Helene la pétrographe – blocs dans les Pyrénées

Ils sont enfoncés là, immuables on dirait. Depuis qu’un mouvement de croûte terrestre les a fait affleurer ils ont été façonnés par des million d’années, cryo-fracturés, hydro-usés, végétalement sanctifiés. Ici, au moins, ce n’est pas le réchauffement climatique qui les a fait se dissocier de géants sommets. Ici, à 900 mètres d’altitude dans la vallée de Vicdessos, les montagnes sont bien trop douces, trop voluptueuses, terreuses et pas assez rocheuses pour les avoir fait débouler.

De bien belles âmes, armées de brosses en ferrailles en ont décollé le petit matelas vert sous lequel ils cachaient leur dureté. Mettant à nu toute les facettes de leur caractère impénétrable : subtiles aspéritées grenues , cachou de quartz, gratton de mica use-chausson, feldpath fissurés par les contorsions d’une vie à se laisser porter par des forces ambiguës.

La puissance de la nature a créé ces formes vénérées par les “ouvreurs” qui, comme des cro-magnons en jean fluo, tentent des sanctuariser la beauté des mouvements qu’elles nous proposent sur les parois des murs des salles de bloc urbaines que je fréquente un peu trop.
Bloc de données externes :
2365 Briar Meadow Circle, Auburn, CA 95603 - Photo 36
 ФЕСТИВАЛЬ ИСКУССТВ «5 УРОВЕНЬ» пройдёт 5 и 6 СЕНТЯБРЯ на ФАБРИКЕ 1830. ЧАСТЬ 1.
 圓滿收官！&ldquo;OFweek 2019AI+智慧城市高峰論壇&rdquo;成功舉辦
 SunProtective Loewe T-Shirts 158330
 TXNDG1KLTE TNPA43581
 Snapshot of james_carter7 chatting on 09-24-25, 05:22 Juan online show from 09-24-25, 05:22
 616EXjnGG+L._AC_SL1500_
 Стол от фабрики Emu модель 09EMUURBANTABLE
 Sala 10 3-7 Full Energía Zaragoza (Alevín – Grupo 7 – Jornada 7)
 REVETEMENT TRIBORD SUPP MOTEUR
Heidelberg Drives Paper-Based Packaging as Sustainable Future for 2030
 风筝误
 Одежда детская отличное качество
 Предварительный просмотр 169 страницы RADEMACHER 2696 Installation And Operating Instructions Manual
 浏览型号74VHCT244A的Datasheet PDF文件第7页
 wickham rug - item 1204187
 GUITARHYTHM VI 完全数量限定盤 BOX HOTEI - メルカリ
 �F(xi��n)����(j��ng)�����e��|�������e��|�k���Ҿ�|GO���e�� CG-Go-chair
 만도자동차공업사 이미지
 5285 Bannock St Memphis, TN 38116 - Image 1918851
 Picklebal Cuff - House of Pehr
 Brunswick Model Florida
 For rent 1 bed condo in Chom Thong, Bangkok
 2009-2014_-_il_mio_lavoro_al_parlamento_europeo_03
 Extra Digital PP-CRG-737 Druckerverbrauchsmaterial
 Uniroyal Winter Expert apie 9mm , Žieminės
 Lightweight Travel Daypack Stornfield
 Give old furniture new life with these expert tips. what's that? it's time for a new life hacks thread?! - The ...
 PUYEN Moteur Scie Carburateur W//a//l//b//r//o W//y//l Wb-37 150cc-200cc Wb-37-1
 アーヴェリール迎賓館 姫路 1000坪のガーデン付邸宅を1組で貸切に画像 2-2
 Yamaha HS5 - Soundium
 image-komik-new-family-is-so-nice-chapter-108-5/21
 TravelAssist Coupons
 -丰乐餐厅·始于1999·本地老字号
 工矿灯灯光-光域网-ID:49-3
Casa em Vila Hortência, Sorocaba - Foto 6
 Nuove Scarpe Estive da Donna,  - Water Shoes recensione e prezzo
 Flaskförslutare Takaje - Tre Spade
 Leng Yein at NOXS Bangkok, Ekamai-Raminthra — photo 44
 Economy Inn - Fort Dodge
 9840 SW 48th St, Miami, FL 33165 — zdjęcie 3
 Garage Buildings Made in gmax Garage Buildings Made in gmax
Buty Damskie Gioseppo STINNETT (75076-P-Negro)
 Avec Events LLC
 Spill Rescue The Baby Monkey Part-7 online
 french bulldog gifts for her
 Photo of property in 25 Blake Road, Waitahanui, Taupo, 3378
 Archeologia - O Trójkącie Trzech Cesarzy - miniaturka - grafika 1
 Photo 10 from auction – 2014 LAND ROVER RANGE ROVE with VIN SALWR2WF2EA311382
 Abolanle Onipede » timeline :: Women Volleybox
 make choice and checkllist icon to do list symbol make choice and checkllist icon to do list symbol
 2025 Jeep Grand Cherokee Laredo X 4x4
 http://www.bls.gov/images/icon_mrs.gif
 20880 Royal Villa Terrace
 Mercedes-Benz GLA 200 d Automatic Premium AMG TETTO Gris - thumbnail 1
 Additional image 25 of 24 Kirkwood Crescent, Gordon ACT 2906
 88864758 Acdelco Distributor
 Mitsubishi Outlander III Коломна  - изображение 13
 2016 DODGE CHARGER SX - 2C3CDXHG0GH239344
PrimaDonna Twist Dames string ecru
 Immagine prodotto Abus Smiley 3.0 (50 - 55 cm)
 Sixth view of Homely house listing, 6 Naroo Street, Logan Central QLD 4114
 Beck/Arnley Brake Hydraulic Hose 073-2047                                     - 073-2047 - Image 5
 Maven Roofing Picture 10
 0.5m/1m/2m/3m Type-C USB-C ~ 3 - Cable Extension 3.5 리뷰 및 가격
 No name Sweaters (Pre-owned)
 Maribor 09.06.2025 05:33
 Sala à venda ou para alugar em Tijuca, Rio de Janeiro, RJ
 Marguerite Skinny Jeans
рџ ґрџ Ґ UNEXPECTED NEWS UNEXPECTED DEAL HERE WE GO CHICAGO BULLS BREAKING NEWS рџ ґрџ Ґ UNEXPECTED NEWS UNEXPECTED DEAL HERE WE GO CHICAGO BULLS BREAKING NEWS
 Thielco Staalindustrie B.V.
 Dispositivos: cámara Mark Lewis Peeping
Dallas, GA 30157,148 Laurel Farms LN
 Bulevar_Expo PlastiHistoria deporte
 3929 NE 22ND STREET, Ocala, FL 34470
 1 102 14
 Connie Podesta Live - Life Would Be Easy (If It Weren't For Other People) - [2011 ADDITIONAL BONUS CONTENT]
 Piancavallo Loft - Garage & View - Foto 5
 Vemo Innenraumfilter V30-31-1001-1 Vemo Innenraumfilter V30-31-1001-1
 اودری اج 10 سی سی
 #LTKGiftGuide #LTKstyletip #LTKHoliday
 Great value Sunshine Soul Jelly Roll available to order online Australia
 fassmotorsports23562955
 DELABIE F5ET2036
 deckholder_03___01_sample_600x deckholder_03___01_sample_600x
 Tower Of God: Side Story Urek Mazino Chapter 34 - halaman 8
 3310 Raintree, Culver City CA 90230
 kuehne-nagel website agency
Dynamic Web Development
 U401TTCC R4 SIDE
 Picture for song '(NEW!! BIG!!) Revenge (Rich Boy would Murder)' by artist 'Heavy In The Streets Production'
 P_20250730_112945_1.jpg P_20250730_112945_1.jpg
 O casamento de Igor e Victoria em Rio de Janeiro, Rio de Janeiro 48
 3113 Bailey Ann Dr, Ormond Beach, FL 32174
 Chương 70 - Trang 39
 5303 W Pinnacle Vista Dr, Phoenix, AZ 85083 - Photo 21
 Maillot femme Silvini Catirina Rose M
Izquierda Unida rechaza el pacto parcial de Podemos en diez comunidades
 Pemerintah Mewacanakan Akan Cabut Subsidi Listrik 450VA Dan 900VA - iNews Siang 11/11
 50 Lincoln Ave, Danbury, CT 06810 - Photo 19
Du matelas sur-épais au rebords d’un pan poussiéreux, le grimpeur des salles n’a qu’à repérer les lignes de résine, leur forme, leur orientation pour se lancer et sortir son bloc.

Dans une forêt, posée sur un matelas épais aussi mais fait d’orties, on réapprend à lire, mais pas la lecture conventionnelle, celle apprise en primaire et qui nous permet juste de lire les topos, d’y repérer des quotations flattant l’égo (surtout celui des autres), on apprend à lire la pétrographie ! Cette science dont les grimpeurs sont adeptes sans même en avoir conscience et qui nous permet de lire le rocher et de nous inventer des histoires, dont nous sommes les héros. Une science d’autant plus agréable et prometteuse qu’elle est participative. Pas besoin de topos, juste besoin de connaître ses propres forces et faiblesses et surtout de s’entourer de belles personnes qui viendront compléter l’attirail de techniques et stratagèmes,

 

 

Cet été, elles sont comme par magie sorties de dessous un rocher, Yuka et Yona, pas des elfes non, mais un couple de finlandais, venu naturellement apposer leur crash-pad à celui de Patrick, notre co-grimpeur allemand, acheminé dans un vieu van de La Poste délavé à l’intérieur boisé et parfaitement agencé, protégeant de zippettes potentielles ou vécues (comme celle qui fait me sentir aussi souple d’un granite depuis 10 jours).

Et s’ils nous ont entouré, ce n’était pas pour nous cerner et chaparder le bleu de Bethmale qu’on avait emporté pour le pique-nique, les bras tendus vers la cime ils ne tentaient pas de nous attirer dans une secte mais juste d’anticiper et de parer nos chutes.

De leurs “ouba ouba” ils nous encourageaient dans les moments où l’on se sentait bien seuls, face contre roche, corps au plus près de ce magma figé, laissant juste au sensation un court laps de temps pour trouver la prise qui nous sortirait de muscles en fusion.

 

Ensemble, avec nos différences, déconstruisant nos préjugés géologiques par la co-créativité,  nous ouvrions les routes, résolvons les problèmes de la façon la plus élégante qui nous le pouvions.

 

 

 

Le bloc, en naturel comme en salle est l’activité la plus attachante qu’il soit.

Il suffit d’un conseil, d’une réflexion communes pour créer un nouveau lien dans la communauté et faire d’étrangers des équipiers.